И она бросилась к мопеду. Нам с дедом осталось только ее догонять.
Пока дед заводил мопед, на крыльцо вышел Юн-в-гору. Он махал нам, и на лице его отражалось много разных чувств.
— Давай, дед, — крикнул я. — Гони!
И дед погнал. Я наконец-то понял, почему мама не разрешает ему возить нас в ящике мопеда. Когда он запрыгал по кочкам под горку, даже у Лены стало испуганное выражение лица. Мы ехали так быстро и нас так ужасно трясло, что я три раза прикусил язык. И все-таки мы опоздали.
— Давай же! Паром отошел! — завопил я.
— Сейчас же поворачивай обратно, дурацкий паром! — подхватила Лена.
Мы выпрыгнули из ящика и стали отчаянно махать руками.

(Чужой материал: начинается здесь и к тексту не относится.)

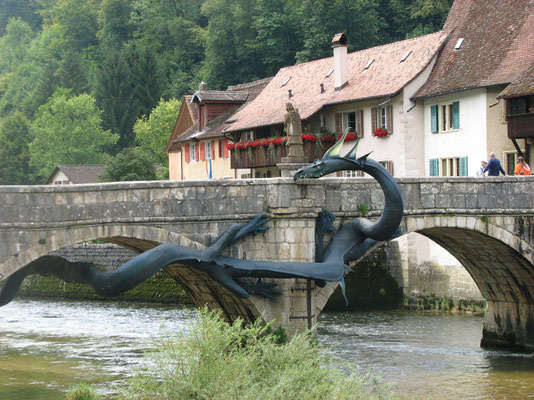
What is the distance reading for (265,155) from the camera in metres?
48.0

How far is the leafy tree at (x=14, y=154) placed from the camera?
82.8 meters

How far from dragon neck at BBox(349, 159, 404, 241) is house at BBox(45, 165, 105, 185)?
49067 mm

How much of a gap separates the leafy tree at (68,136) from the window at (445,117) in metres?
41.8

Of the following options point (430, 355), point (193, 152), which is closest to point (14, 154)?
point (193, 152)

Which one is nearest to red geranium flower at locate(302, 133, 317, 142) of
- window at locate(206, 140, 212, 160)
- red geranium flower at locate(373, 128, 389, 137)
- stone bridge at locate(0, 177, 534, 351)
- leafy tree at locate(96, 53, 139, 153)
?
red geranium flower at locate(373, 128, 389, 137)

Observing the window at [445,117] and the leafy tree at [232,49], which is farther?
the leafy tree at [232,49]

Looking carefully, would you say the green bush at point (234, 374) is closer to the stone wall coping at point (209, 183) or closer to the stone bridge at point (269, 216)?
the stone bridge at point (269, 216)

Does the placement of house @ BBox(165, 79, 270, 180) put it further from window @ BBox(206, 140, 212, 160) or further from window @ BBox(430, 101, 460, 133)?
window @ BBox(430, 101, 460, 133)

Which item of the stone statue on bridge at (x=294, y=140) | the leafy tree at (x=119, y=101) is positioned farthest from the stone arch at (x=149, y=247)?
the leafy tree at (x=119, y=101)

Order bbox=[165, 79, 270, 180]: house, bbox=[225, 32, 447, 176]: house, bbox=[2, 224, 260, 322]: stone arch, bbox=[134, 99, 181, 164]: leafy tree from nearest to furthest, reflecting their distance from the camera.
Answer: bbox=[2, 224, 260, 322]: stone arch < bbox=[225, 32, 447, 176]: house < bbox=[165, 79, 270, 180]: house < bbox=[134, 99, 181, 164]: leafy tree

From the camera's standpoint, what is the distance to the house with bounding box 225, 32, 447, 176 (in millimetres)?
40969

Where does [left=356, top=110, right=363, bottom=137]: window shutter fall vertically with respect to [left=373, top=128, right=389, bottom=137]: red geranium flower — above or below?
above

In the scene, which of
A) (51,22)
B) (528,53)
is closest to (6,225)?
(528,53)

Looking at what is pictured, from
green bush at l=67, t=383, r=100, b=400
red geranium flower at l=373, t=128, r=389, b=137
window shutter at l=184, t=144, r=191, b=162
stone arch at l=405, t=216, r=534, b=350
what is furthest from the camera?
window shutter at l=184, t=144, r=191, b=162
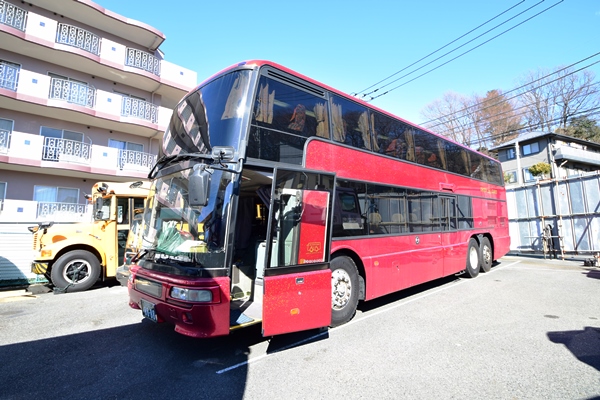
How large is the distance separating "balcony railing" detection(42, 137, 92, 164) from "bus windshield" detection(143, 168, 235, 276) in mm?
13496

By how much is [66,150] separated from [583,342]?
19.2m

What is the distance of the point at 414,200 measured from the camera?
23.3 ft

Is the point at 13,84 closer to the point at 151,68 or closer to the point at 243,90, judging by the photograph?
the point at 151,68

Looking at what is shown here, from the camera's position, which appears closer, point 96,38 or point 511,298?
point 511,298

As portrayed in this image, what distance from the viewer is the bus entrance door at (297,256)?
3.91 meters

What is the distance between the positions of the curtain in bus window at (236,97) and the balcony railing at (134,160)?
14666 mm

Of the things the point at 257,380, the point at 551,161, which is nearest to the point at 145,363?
the point at 257,380

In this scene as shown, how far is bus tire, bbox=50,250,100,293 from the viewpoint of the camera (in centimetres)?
808

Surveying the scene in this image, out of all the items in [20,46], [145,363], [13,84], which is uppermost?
[20,46]

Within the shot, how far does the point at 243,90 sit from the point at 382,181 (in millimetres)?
3393

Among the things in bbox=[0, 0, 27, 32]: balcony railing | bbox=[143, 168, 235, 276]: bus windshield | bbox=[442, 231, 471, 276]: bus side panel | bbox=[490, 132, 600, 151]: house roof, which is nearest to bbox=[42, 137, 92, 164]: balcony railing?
bbox=[0, 0, 27, 32]: balcony railing

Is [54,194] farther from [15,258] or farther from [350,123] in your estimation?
[350,123]

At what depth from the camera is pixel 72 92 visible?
14.9 meters

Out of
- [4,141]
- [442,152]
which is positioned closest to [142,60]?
A: [4,141]
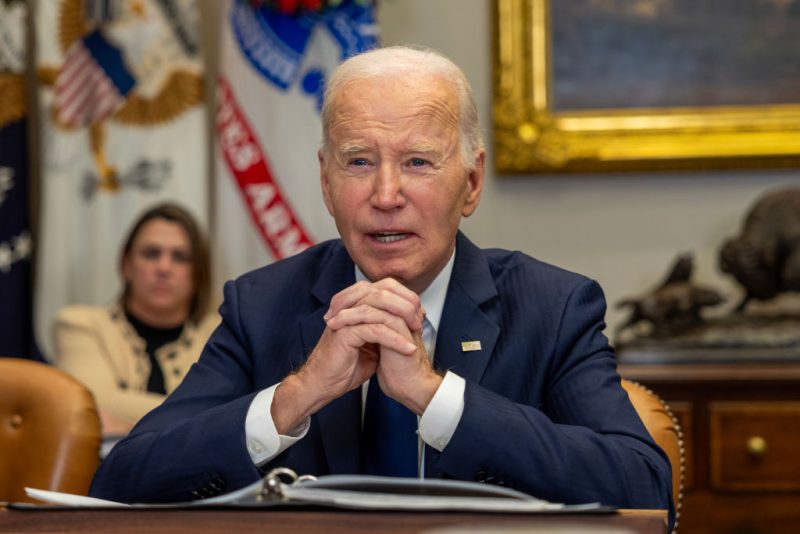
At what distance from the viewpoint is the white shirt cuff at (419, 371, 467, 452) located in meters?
1.99

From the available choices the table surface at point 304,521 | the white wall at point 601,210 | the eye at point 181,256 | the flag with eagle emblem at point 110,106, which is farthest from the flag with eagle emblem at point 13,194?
the table surface at point 304,521

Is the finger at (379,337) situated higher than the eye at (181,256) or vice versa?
the eye at (181,256)

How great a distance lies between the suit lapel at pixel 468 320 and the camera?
7.47ft

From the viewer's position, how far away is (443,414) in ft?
6.53

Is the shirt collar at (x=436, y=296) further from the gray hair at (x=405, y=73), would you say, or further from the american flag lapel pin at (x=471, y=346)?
the gray hair at (x=405, y=73)

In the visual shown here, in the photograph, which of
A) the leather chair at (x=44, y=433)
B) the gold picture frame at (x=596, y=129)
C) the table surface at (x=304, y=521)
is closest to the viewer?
the table surface at (x=304, y=521)

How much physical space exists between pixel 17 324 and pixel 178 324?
662mm

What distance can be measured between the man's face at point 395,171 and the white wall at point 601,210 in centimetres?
270

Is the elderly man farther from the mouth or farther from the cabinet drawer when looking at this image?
the cabinet drawer

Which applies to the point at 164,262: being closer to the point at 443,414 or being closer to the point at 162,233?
the point at 162,233

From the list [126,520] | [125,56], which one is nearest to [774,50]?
[125,56]

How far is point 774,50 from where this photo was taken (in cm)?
489

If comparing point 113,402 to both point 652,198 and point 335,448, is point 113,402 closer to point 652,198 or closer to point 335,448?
point 652,198

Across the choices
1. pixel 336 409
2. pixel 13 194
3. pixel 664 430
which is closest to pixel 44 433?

Капитан заметил нас и увидел, наверно, что дед тоже немного махал, потому что он вернул паром к причалу. Паром пришвартовался со стуком, и матрос Биргер впустил нас на борт. У папы был перерыв на обед, так что его нигде не было видно.
— Если можно, не говори пока папе, что мы на борту, — попросил я матроса Биргера.
— Почему? — спросил он.
— Это немножко секрет, — ответила Лена. — У него сегодня день рождения.
Матрос Биргер посмотрел на деда, тот кивнул авторитетно.